An Orion pulse unit would be just the thing for deflecting an impactor. Set off at the right distance, the jet of tungsten would spread out like a shotgun blast to *just* cover the face of the impactor. A direct and undeniable mechanical THWACK would be delivered. By spreading the impulse over the whole face, there would be less risk of actually blowing the impactor apart.
Several pulse units were described, ranging from sub-kiloton devices to several-dozen-kiloton devices. The smallest of the devices, at one-half to one kiloton, were meant to propel small ten-meter diameter Orion craft for the USAF and NASA. What we know about the USAF device is that the yield was one kiloton, had an overall diameter of 14 inches, a total weight of 189 pounds and a propellant (tungsten) weight of 75.5 pounds (34.3 kg). The total impulse delivered to the pusher plate was 453,000 lb-sec (2.01 MN-sec). This was enough so that a firing rate of approximately one per second would provide an average acceleration of well over one gee for the Orion craft.
The Chelyabinsk meteor had a mass, last I heard, of about 10,000,000 kilograms. Applying the pulse unit total impulse of 2.01 MN-sec, a single pulse unit should change the velocity of the asteroid by 0.2 meters per second. In Hollywood terms, this is incredibly weak and unimpressive; in real world terms, it’s pretty good.
The Chelyabinsk meteoroid in scale with an Apollo CSM and the 10-meter “USAF” Orion designed by General Atomic. Also shown is a standard pulse unit for the Orion in the proper detonation position… 76 feet away for the Orion and about 110 for the meteoroid.

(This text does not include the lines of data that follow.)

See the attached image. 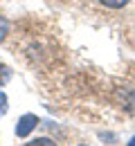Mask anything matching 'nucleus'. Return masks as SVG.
<instances>
[{
    "label": "nucleus",
    "instance_id": "nucleus-4",
    "mask_svg": "<svg viewBox=\"0 0 135 146\" xmlns=\"http://www.w3.org/2000/svg\"><path fill=\"white\" fill-rule=\"evenodd\" d=\"M104 7H108V9H122V7H126L131 0H99Z\"/></svg>",
    "mask_w": 135,
    "mask_h": 146
},
{
    "label": "nucleus",
    "instance_id": "nucleus-1",
    "mask_svg": "<svg viewBox=\"0 0 135 146\" xmlns=\"http://www.w3.org/2000/svg\"><path fill=\"white\" fill-rule=\"evenodd\" d=\"M36 126H39V117L36 115H23L18 119V124H16V135L27 137L32 130H36Z\"/></svg>",
    "mask_w": 135,
    "mask_h": 146
},
{
    "label": "nucleus",
    "instance_id": "nucleus-3",
    "mask_svg": "<svg viewBox=\"0 0 135 146\" xmlns=\"http://www.w3.org/2000/svg\"><path fill=\"white\" fill-rule=\"evenodd\" d=\"M9 79H11V68H9V65H5V63H0V88H2V86H7V83H9Z\"/></svg>",
    "mask_w": 135,
    "mask_h": 146
},
{
    "label": "nucleus",
    "instance_id": "nucleus-6",
    "mask_svg": "<svg viewBox=\"0 0 135 146\" xmlns=\"http://www.w3.org/2000/svg\"><path fill=\"white\" fill-rule=\"evenodd\" d=\"M7 34H9V20L5 16H0V43L7 38Z\"/></svg>",
    "mask_w": 135,
    "mask_h": 146
},
{
    "label": "nucleus",
    "instance_id": "nucleus-7",
    "mask_svg": "<svg viewBox=\"0 0 135 146\" xmlns=\"http://www.w3.org/2000/svg\"><path fill=\"white\" fill-rule=\"evenodd\" d=\"M7 112V94L5 92H0V117Z\"/></svg>",
    "mask_w": 135,
    "mask_h": 146
},
{
    "label": "nucleus",
    "instance_id": "nucleus-2",
    "mask_svg": "<svg viewBox=\"0 0 135 146\" xmlns=\"http://www.w3.org/2000/svg\"><path fill=\"white\" fill-rule=\"evenodd\" d=\"M117 99H119L122 108L126 110V112L135 115V88H131V86H128V88H119Z\"/></svg>",
    "mask_w": 135,
    "mask_h": 146
},
{
    "label": "nucleus",
    "instance_id": "nucleus-8",
    "mask_svg": "<svg viewBox=\"0 0 135 146\" xmlns=\"http://www.w3.org/2000/svg\"><path fill=\"white\" fill-rule=\"evenodd\" d=\"M126 146H135V135L131 137V142H126Z\"/></svg>",
    "mask_w": 135,
    "mask_h": 146
},
{
    "label": "nucleus",
    "instance_id": "nucleus-9",
    "mask_svg": "<svg viewBox=\"0 0 135 146\" xmlns=\"http://www.w3.org/2000/svg\"><path fill=\"white\" fill-rule=\"evenodd\" d=\"M79 146H86V144H79Z\"/></svg>",
    "mask_w": 135,
    "mask_h": 146
},
{
    "label": "nucleus",
    "instance_id": "nucleus-5",
    "mask_svg": "<svg viewBox=\"0 0 135 146\" xmlns=\"http://www.w3.org/2000/svg\"><path fill=\"white\" fill-rule=\"evenodd\" d=\"M25 146H57V142H54V139H50V137H36V139L27 142Z\"/></svg>",
    "mask_w": 135,
    "mask_h": 146
}]
</instances>
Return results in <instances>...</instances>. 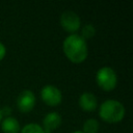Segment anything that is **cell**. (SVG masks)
Masks as SVG:
<instances>
[{"mask_svg":"<svg viewBox=\"0 0 133 133\" xmlns=\"http://www.w3.org/2000/svg\"><path fill=\"white\" fill-rule=\"evenodd\" d=\"M64 56L73 63H81L88 56V46L86 41L78 33L69 34L62 42Z\"/></svg>","mask_w":133,"mask_h":133,"instance_id":"cell-1","label":"cell"},{"mask_svg":"<svg viewBox=\"0 0 133 133\" xmlns=\"http://www.w3.org/2000/svg\"><path fill=\"white\" fill-rule=\"evenodd\" d=\"M126 114V108L122 102L108 99L100 104L99 116L102 121L108 124H116L124 119Z\"/></svg>","mask_w":133,"mask_h":133,"instance_id":"cell-2","label":"cell"},{"mask_svg":"<svg viewBox=\"0 0 133 133\" xmlns=\"http://www.w3.org/2000/svg\"><path fill=\"white\" fill-rule=\"evenodd\" d=\"M96 83L104 91H111L117 85V74L111 66L104 65L96 73Z\"/></svg>","mask_w":133,"mask_h":133,"instance_id":"cell-3","label":"cell"},{"mask_svg":"<svg viewBox=\"0 0 133 133\" xmlns=\"http://www.w3.org/2000/svg\"><path fill=\"white\" fill-rule=\"evenodd\" d=\"M42 101L51 107H56L62 102V92L61 90L52 84H47L42 87L39 91Z\"/></svg>","mask_w":133,"mask_h":133,"instance_id":"cell-4","label":"cell"},{"mask_svg":"<svg viewBox=\"0 0 133 133\" xmlns=\"http://www.w3.org/2000/svg\"><path fill=\"white\" fill-rule=\"evenodd\" d=\"M60 25L62 29L70 34L76 33L80 28H81V19L73 10H65L61 14L60 19H59Z\"/></svg>","mask_w":133,"mask_h":133,"instance_id":"cell-5","label":"cell"},{"mask_svg":"<svg viewBox=\"0 0 133 133\" xmlns=\"http://www.w3.org/2000/svg\"><path fill=\"white\" fill-rule=\"evenodd\" d=\"M35 103H36L35 95L30 89L22 90L19 94V96L17 97V101H16L18 109L23 113H27V112H30L31 110H33Z\"/></svg>","mask_w":133,"mask_h":133,"instance_id":"cell-6","label":"cell"},{"mask_svg":"<svg viewBox=\"0 0 133 133\" xmlns=\"http://www.w3.org/2000/svg\"><path fill=\"white\" fill-rule=\"evenodd\" d=\"M61 123L62 117L60 113H58L57 111H50L44 116L43 124L41 126L45 133H53V131L60 127Z\"/></svg>","mask_w":133,"mask_h":133,"instance_id":"cell-7","label":"cell"},{"mask_svg":"<svg viewBox=\"0 0 133 133\" xmlns=\"http://www.w3.org/2000/svg\"><path fill=\"white\" fill-rule=\"evenodd\" d=\"M78 104H79V107L83 111H86V112L95 111L99 106L97 97L92 92H89V91H85L80 95L78 99Z\"/></svg>","mask_w":133,"mask_h":133,"instance_id":"cell-8","label":"cell"},{"mask_svg":"<svg viewBox=\"0 0 133 133\" xmlns=\"http://www.w3.org/2000/svg\"><path fill=\"white\" fill-rule=\"evenodd\" d=\"M0 126L3 133H20L21 130L19 121L11 115L3 117L0 123Z\"/></svg>","mask_w":133,"mask_h":133,"instance_id":"cell-9","label":"cell"},{"mask_svg":"<svg viewBox=\"0 0 133 133\" xmlns=\"http://www.w3.org/2000/svg\"><path fill=\"white\" fill-rule=\"evenodd\" d=\"M100 130V123L96 118H87L82 126L83 133H98Z\"/></svg>","mask_w":133,"mask_h":133,"instance_id":"cell-10","label":"cell"},{"mask_svg":"<svg viewBox=\"0 0 133 133\" xmlns=\"http://www.w3.org/2000/svg\"><path fill=\"white\" fill-rule=\"evenodd\" d=\"M20 133H45L42 126L37 123H28L21 128Z\"/></svg>","mask_w":133,"mask_h":133,"instance_id":"cell-11","label":"cell"},{"mask_svg":"<svg viewBox=\"0 0 133 133\" xmlns=\"http://www.w3.org/2000/svg\"><path fill=\"white\" fill-rule=\"evenodd\" d=\"M96 32H97L96 27H95L92 24L87 23V24H85V25L82 26V28H81V34H80V35L86 41V39H88V38L94 37V36L96 35Z\"/></svg>","mask_w":133,"mask_h":133,"instance_id":"cell-12","label":"cell"},{"mask_svg":"<svg viewBox=\"0 0 133 133\" xmlns=\"http://www.w3.org/2000/svg\"><path fill=\"white\" fill-rule=\"evenodd\" d=\"M5 55H6V47L2 42H0V61L5 57Z\"/></svg>","mask_w":133,"mask_h":133,"instance_id":"cell-13","label":"cell"},{"mask_svg":"<svg viewBox=\"0 0 133 133\" xmlns=\"http://www.w3.org/2000/svg\"><path fill=\"white\" fill-rule=\"evenodd\" d=\"M2 118H3V114H2V110H1V108H0V123H1Z\"/></svg>","mask_w":133,"mask_h":133,"instance_id":"cell-14","label":"cell"},{"mask_svg":"<svg viewBox=\"0 0 133 133\" xmlns=\"http://www.w3.org/2000/svg\"><path fill=\"white\" fill-rule=\"evenodd\" d=\"M72 133H83L81 130H77V131H74V132H72Z\"/></svg>","mask_w":133,"mask_h":133,"instance_id":"cell-15","label":"cell"}]
</instances>
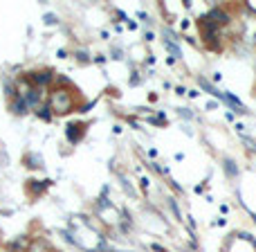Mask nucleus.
I'll return each instance as SVG.
<instances>
[{
    "instance_id": "nucleus-1",
    "label": "nucleus",
    "mask_w": 256,
    "mask_h": 252,
    "mask_svg": "<svg viewBox=\"0 0 256 252\" xmlns=\"http://www.w3.org/2000/svg\"><path fill=\"white\" fill-rule=\"evenodd\" d=\"M72 104H74L72 102V94L63 88L54 90V92L49 94V110H52L54 115H65V112H70Z\"/></svg>"
},
{
    "instance_id": "nucleus-2",
    "label": "nucleus",
    "mask_w": 256,
    "mask_h": 252,
    "mask_svg": "<svg viewBox=\"0 0 256 252\" xmlns=\"http://www.w3.org/2000/svg\"><path fill=\"white\" fill-rule=\"evenodd\" d=\"M209 20H214V25H225V22H229V16L225 12H220V9H211Z\"/></svg>"
},
{
    "instance_id": "nucleus-3",
    "label": "nucleus",
    "mask_w": 256,
    "mask_h": 252,
    "mask_svg": "<svg viewBox=\"0 0 256 252\" xmlns=\"http://www.w3.org/2000/svg\"><path fill=\"white\" fill-rule=\"evenodd\" d=\"M11 108H13V112H18V115H20V112H25L27 108V102H25V97H18V99H13V104H11Z\"/></svg>"
},
{
    "instance_id": "nucleus-4",
    "label": "nucleus",
    "mask_w": 256,
    "mask_h": 252,
    "mask_svg": "<svg viewBox=\"0 0 256 252\" xmlns=\"http://www.w3.org/2000/svg\"><path fill=\"white\" fill-rule=\"evenodd\" d=\"M198 84H200L202 88L207 90V92H211V94H216V97H218V99H223V92H218V90H216L214 86H211V84H209V81H207V79H202V76H200V79H198Z\"/></svg>"
},
{
    "instance_id": "nucleus-5",
    "label": "nucleus",
    "mask_w": 256,
    "mask_h": 252,
    "mask_svg": "<svg viewBox=\"0 0 256 252\" xmlns=\"http://www.w3.org/2000/svg\"><path fill=\"white\" fill-rule=\"evenodd\" d=\"M49 79H52V74H49V72H36V74H34L36 84H49Z\"/></svg>"
},
{
    "instance_id": "nucleus-6",
    "label": "nucleus",
    "mask_w": 256,
    "mask_h": 252,
    "mask_svg": "<svg viewBox=\"0 0 256 252\" xmlns=\"http://www.w3.org/2000/svg\"><path fill=\"white\" fill-rule=\"evenodd\" d=\"M164 45H166V50H169V52H171V54H173V56H175V58H180V56H182V52H180V48H178V45H173V43H171V40H169V38H166V40H164Z\"/></svg>"
},
{
    "instance_id": "nucleus-7",
    "label": "nucleus",
    "mask_w": 256,
    "mask_h": 252,
    "mask_svg": "<svg viewBox=\"0 0 256 252\" xmlns=\"http://www.w3.org/2000/svg\"><path fill=\"white\" fill-rule=\"evenodd\" d=\"M225 171H227L229 176H236V174H238V169H236V164H234V160H225Z\"/></svg>"
},
{
    "instance_id": "nucleus-8",
    "label": "nucleus",
    "mask_w": 256,
    "mask_h": 252,
    "mask_svg": "<svg viewBox=\"0 0 256 252\" xmlns=\"http://www.w3.org/2000/svg\"><path fill=\"white\" fill-rule=\"evenodd\" d=\"M27 160H31V162H34V164H31V166H40V164H43V160H40L38 156H27Z\"/></svg>"
}]
</instances>
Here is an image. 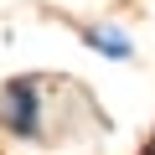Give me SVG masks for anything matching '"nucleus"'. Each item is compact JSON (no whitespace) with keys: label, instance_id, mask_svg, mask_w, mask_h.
<instances>
[{"label":"nucleus","instance_id":"1","mask_svg":"<svg viewBox=\"0 0 155 155\" xmlns=\"http://www.w3.org/2000/svg\"><path fill=\"white\" fill-rule=\"evenodd\" d=\"M0 134L16 145H47L52 140V88L47 78L21 72L0 83Z\"/></svg>","mask_w":155,"mask_h":155},{"label":"nucleus","instance_id":"2","mask_svg":"<svg viewBox=\"0 0 155 155\" xmlns=\"http://www.w3.org/2000/svg\"><path fill=\"white\" fill-rule=\"evenodd\" d=\"M83 47L88 52H98L104 62H134V36L124 31V26H109V21H88L83 31Z\"/></svg>","mask_w":155,"mask_h":155},{"label":"nucleus","instance_id":"3","mask_svg":"<svg viewBox=\"0 0 155 155\" xmlns=\"http://www.w3.org/2000/svg\"><path fill=\"white\" fill-rule=\"evenodd\" d=\"M134 155H155V124H150V134L140 140V150H134Z\"/></svg>","mask_w":155,"mask_h":155}]
</instances>
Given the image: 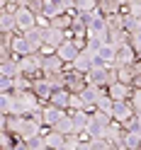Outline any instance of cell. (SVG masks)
<instances>
[{
    "mask_svg": "<svg viewBox=\"0 0 141 150\" xmlns=\"http://www.w3.org/2000/svg\"><path fill=\"white\" fill-rule=\"evenodd\" d=\"M88 20V36H97V39H107L110 34V24H107V15H102L97 7L92 12H85Z\"/></svg>",
    "mask_w": 141,
    "mask_h": 150,
    "instance_id": "cell-1",
    "label": "cell"
},
{
    "mask_svg": "<svg viewBox=\"0 0 141 150\" xmlns=\"http://www.w3.org/2000/svg\"><path fill=\"white\" fill-rule=\"evenodd\" d=\"M15 95H17V114H32V111L46 104L44 99H39L34 90H22V92H15Z\"/></svg>",
    "mask_w": 141,
    "mask_h": 150,
    "instance_id": "cell-2",
    "label": "cell"
},
{
    "mask_svg": "<svg viewBox=\"0 0 141 150\" xmlns=\"http://www.w3.org/2000/svg\"><path fill=\"white\" fill-rule=\"evenodd\" d=\"M12 12L17 17V32H27V29H32V27L39 24V15H34L27 5H17Z\"/></svg>",
    "mask_w": 141,
    "mask_h": 150,
    "instance_id": "cell-3",
    "label": "cell"
},
{
    "mask_svg": "<svg viewBox=\"0 0 141 150\" xmlns=\"http://www.w3.org/2000/svg\"><path fill=\"white\" fill-rule=\"evenodd\" d=\"M27 53H34L27 34L24 32H12V56L15 58H22V56H27Z\"/></svg>",
    "mask_w": 141,
    "mask_h": 150,
    "instance_id": "cell-4",
    "label": "cell"
},
{
    "mask_svg": "<svg viewBox=\"0 0 141 150\" xmlns=\"http://www.w3.org/2000/svg\"><path fill=\"white\" fill-rule=\"evenodd\" d=\"M32 90L37 92V95H39V99H44V102H49L56 87L51 85V80L46 78V75H37V78H32Z\"/></svg>",
    "mask_w": 141,
    "mask_h": 150,
    "instance_id": "cell-5",
    "label": "cell"
},
{
    "mask_svg": "<svg viewBox=\"0 0 141 150\" xmlns=\"http://www.w3.org/2000/svg\"><path fill=\"white\" fill-rule=\"evenodd\" d=\"M136 114L134 104H131V99H115V109H112V116H115V121H119V124H124L127 119H131Z\"/></svg>",
    "mask_w": 141,
    "mask_h": 150,
    "instance_id": "cell-6",
    "label": "cell"
},
{
    "mask_svg": "<svg viewBox=\"0 0 141 150\" xmlns=\"http://www.w3.org/2000/svg\"><path fill=\"white\" fill-rule=\"evenodd\" d=\"M102 95H107V87H100V85H92V82H88V85H85V90L80 92V97L85 99V107H88L90 111L95 109V104H97V102H100V97H102Z\"/></svg>",
    "mask_w": 141,
    "mask_h": 150,
    "instance_id": "cell-7",
    "label": "cell"
},
{
    "mask_svg": "<svg viewBox=\"0 0 141 150\" xmlns=\"http://www.w3.org/2000/svg\"><path fill=\"white\" fill-rule=\"evenodd\" d=\"M56 53H59L66 63H73V61H76V56L80 53V46H78V41H76V36H68V39L56 49Z\"/></svg>",
    "mask_w": 141,
    "mask_h": 150,
    "instance_id": "cell-8",
    "label": "cell"
},
{
    "mask_svg": "<svg viewBox=\"0 0 141 150\" xmlns=\"http://www.w3.org/2000/svg\"><path fill=\"white\" fill-rule=\"evenodd\" d=\"M68 39V32H63V29H56V27H44V44L46 46H51V49H59V46Z\"/></svg>",
    "mask_w": 141,
    "mask_h": 150,
    "instance_id": "cell-9",
    "label": "cell"
},
{
    "mask_svg": "<svg viewBox=\"0 0 141 150\" xmlns=\"http://www.w3.org/2000/svg\"><path fill=\"white\" fill-rule=\"evenodd\" d=\"M68 114V109H61V107H56L51 104V102H46L44 109H42V119H44V126H56V121H59L61 116Z\"/></svg>",
    "mask_w": 141,
    "mask_h": 150,
    "instance_id": "cell-10",
    "label": "cell"
},
{
    "mask_svg": "<svg viewBox=\"0 0 141 150\" xmlns=\"http://www.w3.org/2000/svg\"><path fill=\"white\" fill-rule=\"evenodd\" d=\"M136 58H139L136 49L131 44H124L117 49V63L115 65H131V63H136Z\"/></svg>",
    "mask_w": 141,
    "mask_h": 150,
    "instance_id": "cell-11",
    "label": "cell"
},
{
    "mask_svg": "<svg viewBox=\"0 0 141 150\" xmlns=\"http://www.w3.org/2000/svg\"><path fill=\"white\" fill-rule=\"evenodd\" d=\"M107 92L112 95V99H129L131 97V92H134V85H129V82H112V85L107 87Z\"/></svg>",
    "mask_w": 141,
    "mask_h": 150,
    "instance_id": "cell-12",
    "label": "cell"
},
{
    "mask_svg": "<svg viewBox=\"0 0 141 150\" xmlns=\"http://www.w3.org/2000/svg\"><path fill=\"white\" fill-rule=\"evenodd\" d=\"M44 136H46V143H49V150H63L66 136L61 133V131H56L51 126H44Z\"/></svg>",
    "mask_w": 141,
    "mask_h": 150,
    "instance_id": "cell-13",
    "label": "cell"
},
{
    "mask_svg": "<svg viewBox=\"0 0 141 150\" xmlns=\"http://www.w3.org/2000/svg\"><path fill=\"white\" fill-rule=\"evenodd\" d=\"M0 32H17V17L7 5L0 10Z\"/></svg>",
    "mask_w": 141,
    "mask_h": 150,
    "instance_id": "cell-14",
    "label": "cell"
},
{
    "mask_svg": "<svg viewBox=\"0 0 141 150\" xmlns=\"http://www.w3.org/2000/svg\"><path fill=\"white\" fill-rule=\"evenodd\" d=\"M0 114H17V95L12 92H0Z\"/></svg>",
    "mask_w": 141,
    "mask_h": 150,
    "instance_id": "cell-15",
    "label": "cell"
},
{
    "mask_svg": "<svg viewBox=\"0 0 141 150\" xmlns=\"http://www.w3.org/2000/svg\"><path fill=\"white\" fill-rule=\"evenodd\" d=\"M71 95H73V92L68 87H56L49 102L56 104V107H61V109H71Z\"/></svg>",
    "mask_w": 141,
    "mask_h": 150,
    "instance_id": "cell-16",
    "label": "cell"
},
{
    "mask_svg": "<svg viewBox=\"0 0 141 150\" xmlns=\"http://www.w3.org/2000/svg\"><path fill=\"white\" fill-rule=\"evenodd\" d=\"M66 68V61L61 58L59 53H44V75L46 73H56V70H63Z\"/></svg>",
    "mask_w": 141,
    "mask_h": 150,
    "instance_id": "cell-17",
    "label": "cell"
},
{
    "mask_svg": "<svg viewBox=\"0 0 141 150\" xmlns=\"http://www.w3.org/2000/svg\"><path fill=\"white\" fill-rule=\"evenodd\" d=\"M24 34H27V39H29L32 49L34 51H42V46H44V27L37 24V27H32V29H27Z\"/></svg>",
    "mask_w": 141,
    "mask_h": 150,
    "instance_id": "cell-18",
    "label": "cell"
},
{
    "mask_svg": "<svg viewBox=\"0 0 141 150\" xmlns=\"http://www.w3.org/2000/svg\"><path fill=\"white\" fill-rule=\"evenodd\" d=\"M71 116H73V124H76V131H85L90 124V109H71Z\"/></svg>",
    "mask_w": 141,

With the ability to deflect the Chelyabinsk asteroid by 0.2 meters per second per pulse unit, how far in advance would the velocity change have needed to be applied to assure a miss? The meteor just barely skimmed the upper atmosphere. Another 50 kilometers further out, and it would probably not have been noticed. But let’s assume 100 km, just to be safe. So, 100,000 meters deflection at 0.2 meters per second means that interception would have had to have happened 500,000 seconds before impact… a mere 5.8 *days* out. If the asteroid could take the pounding of ten pulse units, that would drop the deflection deadline to 13.9 *hours* from impact.
But if you want to make absolutely sure, let’s deflect the asteroid by 10,000 km. If you can only be sure of a single pulse unit, the you would need to fire it 578 days prior to impact. This would be in very deep space, but well within the capability of an Orion vehicle. However, it appears that the Chelyabinsk meteoroid was not detected until the moment it entered the atmosphere over Russia. Any impactor mitigation system would have to do much better.
One clear way to aid in the detection of threatening celestial bodies is to have a sufficiency of visual and infrared telescopes, coupled with powerful radar systems. And a way to make this system even better is to locate “picket ships” in deep space… the Sol-Earth Lagrange points would seem a good choice. And how to get these picket ships out there? Orion would seem an effective means of transport. An added bonus would be that not only would impactor detection be located far from Earth, so would the actual mitigation system. By having Orion vehicles permanently stations millions of miles out, the chances of a successful early interception would be greatly increased.